WRITTEN INSTRUCTION A. In the text on solving the ODE with a Green's function, what is H(t)?

TEXT SHOWN.

##############################

We have an ordinary differential equation (ODE): $$\alpha^{-1}y'(t) + y(t) = f(t).$$ In our case, $y(t)=V(t),$ $\alpha=\frac{1}{RC},$ $f(t)=RI(t).$

The ODE can be solved by finding a Green's function $G_\alpha(t)$ satisfying $$\alpha^{-1}G_\alpha'(t) + G_\alpha(t) = \delta(t)$$ and then get the solution $y(t)$ as $$y(t) = (G_\alpha*f)(t) = \int_{-\infty}^{\infty} G_\alpha(t-t')\,f(t')\,dt'.$$

A Green's function that only gives a response for $t>0$ (so that it's causal) is given by $$G_\alpha(t) = \alpha e^{-\alpha t} H(t),$$ where $H(t)$ is the Heaviside step function.

##############################

SUPPLIED ENTRIES.
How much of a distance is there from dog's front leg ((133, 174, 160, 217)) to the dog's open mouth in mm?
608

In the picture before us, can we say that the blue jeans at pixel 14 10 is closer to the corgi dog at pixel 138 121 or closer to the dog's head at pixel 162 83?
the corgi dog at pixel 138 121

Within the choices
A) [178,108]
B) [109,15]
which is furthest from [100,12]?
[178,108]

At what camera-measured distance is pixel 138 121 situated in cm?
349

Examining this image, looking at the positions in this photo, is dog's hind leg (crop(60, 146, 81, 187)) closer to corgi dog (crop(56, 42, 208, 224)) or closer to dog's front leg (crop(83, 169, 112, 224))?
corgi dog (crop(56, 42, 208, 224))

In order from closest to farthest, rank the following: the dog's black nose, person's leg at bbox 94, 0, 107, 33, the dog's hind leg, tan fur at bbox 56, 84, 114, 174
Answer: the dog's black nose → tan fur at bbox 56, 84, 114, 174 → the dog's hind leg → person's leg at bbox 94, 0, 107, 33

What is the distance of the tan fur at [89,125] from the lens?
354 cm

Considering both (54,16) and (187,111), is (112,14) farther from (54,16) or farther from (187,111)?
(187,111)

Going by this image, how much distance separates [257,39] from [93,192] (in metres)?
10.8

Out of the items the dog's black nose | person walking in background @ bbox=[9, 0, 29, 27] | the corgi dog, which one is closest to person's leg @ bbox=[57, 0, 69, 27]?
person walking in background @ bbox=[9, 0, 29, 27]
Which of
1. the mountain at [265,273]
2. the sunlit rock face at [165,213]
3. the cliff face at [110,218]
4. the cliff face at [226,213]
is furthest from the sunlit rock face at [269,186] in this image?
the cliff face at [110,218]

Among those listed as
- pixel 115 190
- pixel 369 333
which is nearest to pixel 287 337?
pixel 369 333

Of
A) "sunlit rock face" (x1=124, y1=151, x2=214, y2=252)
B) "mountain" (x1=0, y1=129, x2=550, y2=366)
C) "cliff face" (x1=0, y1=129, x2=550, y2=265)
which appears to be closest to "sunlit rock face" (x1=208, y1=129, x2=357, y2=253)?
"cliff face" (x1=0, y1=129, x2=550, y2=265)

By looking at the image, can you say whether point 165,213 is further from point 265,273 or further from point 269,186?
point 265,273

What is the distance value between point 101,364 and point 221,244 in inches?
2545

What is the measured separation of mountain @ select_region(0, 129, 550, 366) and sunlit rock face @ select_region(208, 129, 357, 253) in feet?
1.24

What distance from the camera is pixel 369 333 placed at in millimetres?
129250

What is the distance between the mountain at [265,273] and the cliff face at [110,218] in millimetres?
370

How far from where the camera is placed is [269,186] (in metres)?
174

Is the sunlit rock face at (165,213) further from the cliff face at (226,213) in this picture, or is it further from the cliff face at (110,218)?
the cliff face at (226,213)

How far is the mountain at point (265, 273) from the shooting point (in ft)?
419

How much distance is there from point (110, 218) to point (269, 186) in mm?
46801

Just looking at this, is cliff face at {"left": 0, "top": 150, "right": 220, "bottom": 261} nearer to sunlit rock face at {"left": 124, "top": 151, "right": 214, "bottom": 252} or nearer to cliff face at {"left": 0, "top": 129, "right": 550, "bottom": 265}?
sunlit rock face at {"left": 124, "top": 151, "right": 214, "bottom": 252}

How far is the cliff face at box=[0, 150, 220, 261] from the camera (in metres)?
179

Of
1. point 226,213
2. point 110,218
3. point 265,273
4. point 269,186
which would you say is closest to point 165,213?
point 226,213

##############################

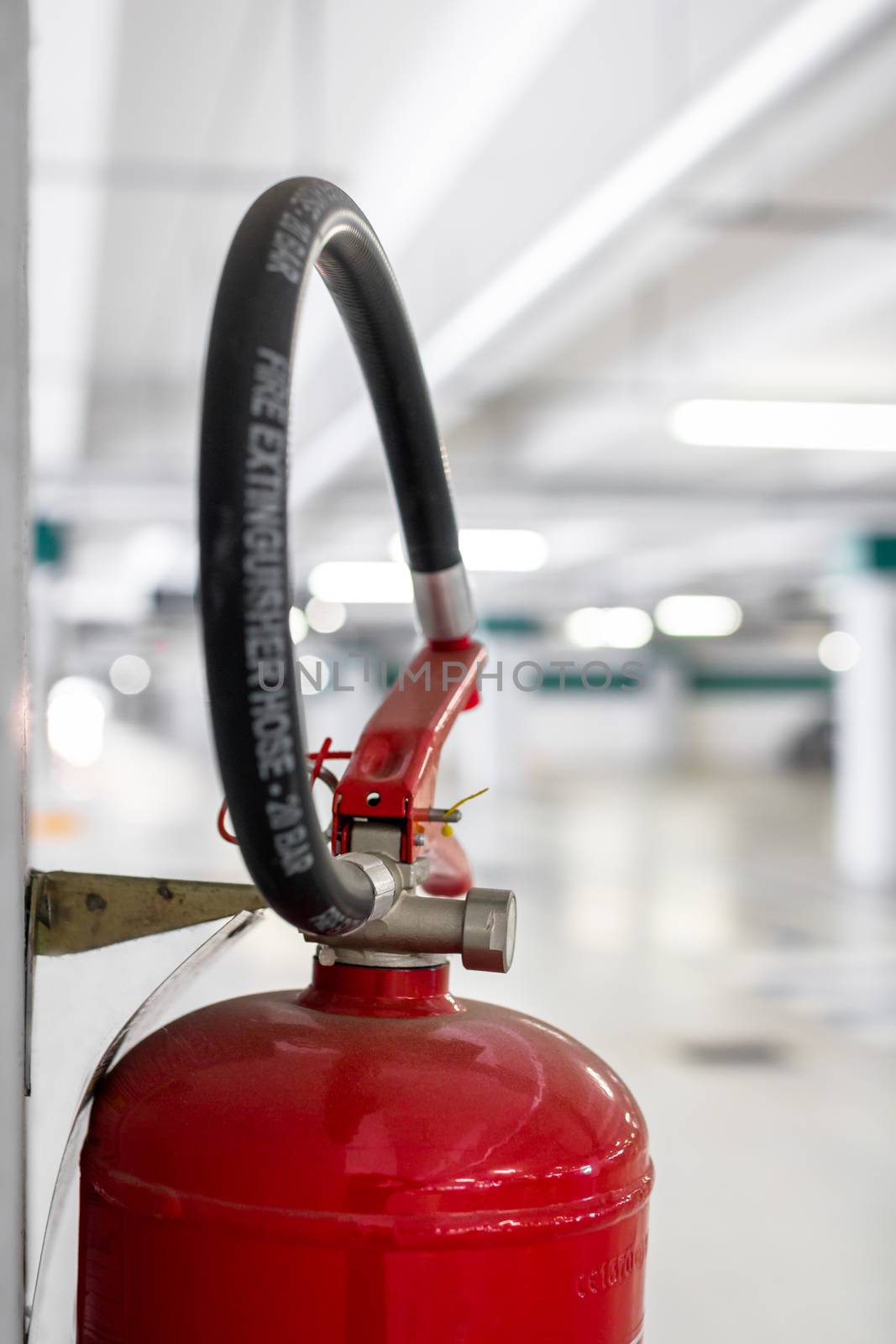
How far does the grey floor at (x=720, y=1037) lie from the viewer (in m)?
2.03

##############################

WRITTEN INSTRUCTION B. List every line of the records that contains the word "mountain".

FINAL ANSWER A. The Heaviside step function.

FINAL ANSWER B.
1. the mountain at [265,273]
B) "mountain" (x1=0, y1=129, x2=550, y2=366)
What is the measured separation of mountain @ select_region(0, 129, 550, 366) and sunlit rock face @ select_region(208, 129, 357, 253) in feet?
What is the distance between the mountain at [265,273] and the cliff face at [110,218] in millimetres?
How far is the mountain at point (265, 273) from the shooting point (in ft)?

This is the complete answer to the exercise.